(DEPRECATED) Apache Flink User Mailing List archive.

If you are an expert in flink sql, then I really need your help...

Classic

List

Threaded

7 messages Options

clay4444

If you are an expert in flink sql, then I really need your help...

I am using flink sql to do some complicated calculations. I have
encountered some very difficult problems in this process, so I would like to
ask everyone for your help. My goal is to build a data stream with a very
accurate result, which is also in line with the Streaming System. The core
idea of this book is also what I have to do. I use kafka to receive the
mysql binlog as the data source, then join into multiple tables, and then
perform complex sql calculations on these multiple tables. I found that
flink does not provide upsert. Implementation, so I added a last_value(xxx),
last_value(xxx)..group by(id) operation for each kafka data source to ensure
consistency of the final result, which works, I understand this Will cache a
dynamic table, resulting in a large state (about 3 G), but seems to
introduce some other very strange problems, summarized as follows:

1. In the case of sql is very complicated, it is clear that checkpoint is
turned on, but the web interface finds that there is no checkpoint at all,
and none of them
2. During the running of the program, it frequently hangs. The error has
always been the following error:

(1) the assigned slot id_xxxxx was removed
(2) the heartbeat with taskmanager was timeout

I have used slotSharingGroup to split tasks into different slots whenever
possible, but I still often report these two errors, causing the program to
hang.

I have no clue about these mistakes. If anyone can help, I really appreciate
it.

Added: I receive data from 4 kafka topics, the maximum amount of data is
more than 20 million.
My startup command is as follows

Flink1.6/bin/flink run -m yarn-cluster -ytm 23240 -yn 3 -ys 2 -ynm xxxx -yqu
xxxx -c xxxxxxx xxx.jar ./test.conf

--
Sent from: http://apache-flink-user-mailing-list-archive.2336050.n4.nabble.com/

Timo Walther

Re: If you are an expert in flink sql, then I really need your help...

Hi,

it is very difficult to spot the problem with the little information you
gave us.

Maybe you can show us a simplified SQL query and the implementation of
the `LAST_VALUE` function?

An initial guess would be that you are running out of memory such that
YARN kills your task manager. If you are sure that you state size
remains constant, you could also try to use a different state backend
that spills to disk. Have you tried out the RocksDB state backend?
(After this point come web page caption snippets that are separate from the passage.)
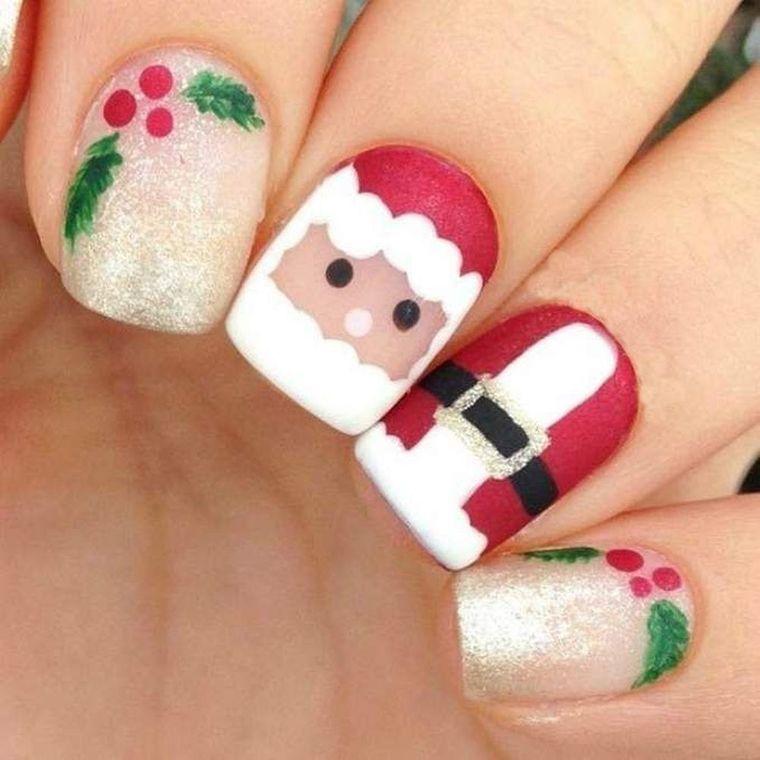 diseños de uñas navideñas con cara santa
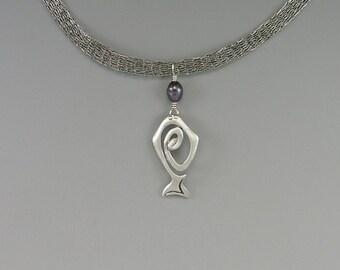 Halibut Spirit Pendant, Titanium, Rainbow Pearl, Sterling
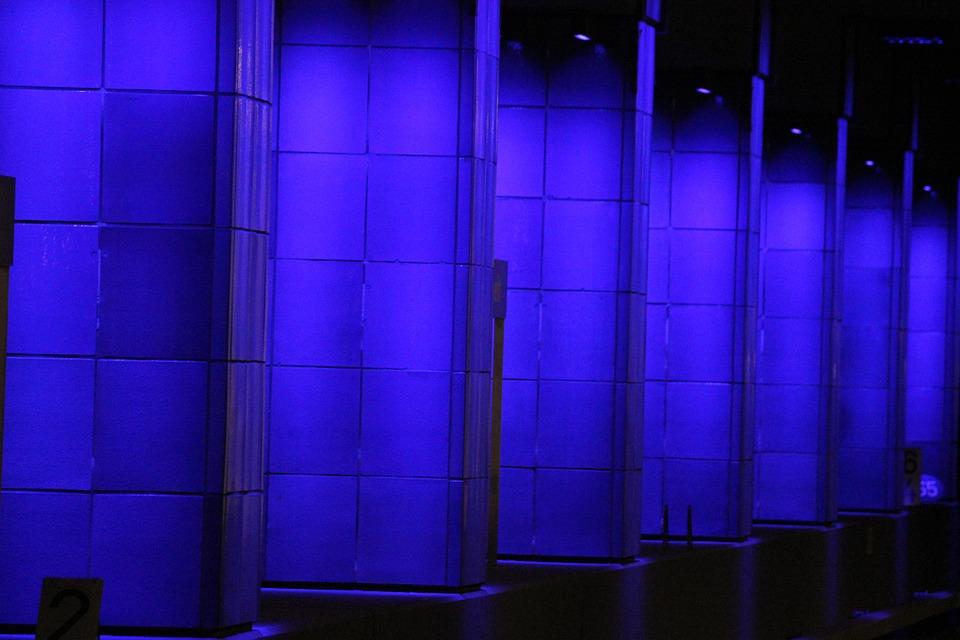 Blue, Metro, Munich Liberty, Munich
Did you configure a state rentention time?

Regards,
Timo

Am 03.12.18 um 16:15 schrieb clay4444:

> I am using flink sql to do some complicated calculations. I have
> encountered some very difficult problems in this process, so I would like to
> ask everyone for your help. My goal is to build a data stream with a very
> accurate result, which is also in line with the Streaming System. The core
> idea of this book is also what I have to do. I use kafka to receive the
> mysql binlog as the data source, then join into multiple tables, and then
> perform complex sql calculations on these multiple tables. I found that
> flink does not provide upsert. Implementation, so I added a last_value(xxx),
> last_value(xxx)..group by(id) operation for each kafka data source to ensure
> consistency of the final result, which works, I understand this Will cache a
> dynamic table, resulting in a large state (about 3 G), but seems to
> introduce some other very strange problems, summarized as follows:
>
> 1. In the case of sql is very complicated, it is clear that checkpoint is
> turned on, but the web interface finds that there is no checkpoint at all,
> and none of them
> 2. During the running of the program, it frequently hangs. The error has
> always been the following error:
>
> (1) the assigned slot id_xxxxx was removed
> (2) the heartbeat with taskmanager was timeout
>
> I have used slotSharingGroup to split tasks into different slots whenever
> possible, but I still often report these two errors, causing the program to
> hang.
>
> I have no clue about these mistakes. If anyone can help, I really appreciate
> it.
>
> Added: I receive data from 4 kafka topics, the maximum amount of data is
> more than 20 million.
> My startup command is as follows
>
> Flink1.6/bin/flink run -m yarn-cluster -ytm 23240 -yn 3 -ys 2 -ynm xxxx -yqu
> xxxx -c xxxxxxx xxx.jar ./test.conf
>
>
>
> --
> Sent from: http://apache-flink-user-mailing-list-archive.2336050.n4.nabble.com/

clay4444

Re: If you are an expert in flink sql, then I really need your help...

hi Timo:

The LAST_VALUE function simply groups by id and then takes the latest row of
data for each primary key. I was inspired by this answer:
https://stackoverflow.com/questions/48554999/apache-flink-how-to-enable-upsert-mode-for-dynamic-tables

Its implementation is also very simple:

class Middle2 extends Serializable{
private val serialVersionUID = 3L
var mid:String = "none"
}

class StringLastValueFunc extends AggregateFunction[JString, Middle2] {

override def createAccumulator(): Middle2 = {
new Middle2
}

def accumulate(acc: Middle2, iValue: String): Unit = {
if(iValue != null && iValue.toString != ""){
acc.mid = iValue
}
}

override def getValue(acc: Middle2): JString = {
acc.mid
}

override def getResultType: TypeInformation[JString] = Types.STRING
}

and I don't think I should set the state expiration time because the data
for each primary key changes at any time.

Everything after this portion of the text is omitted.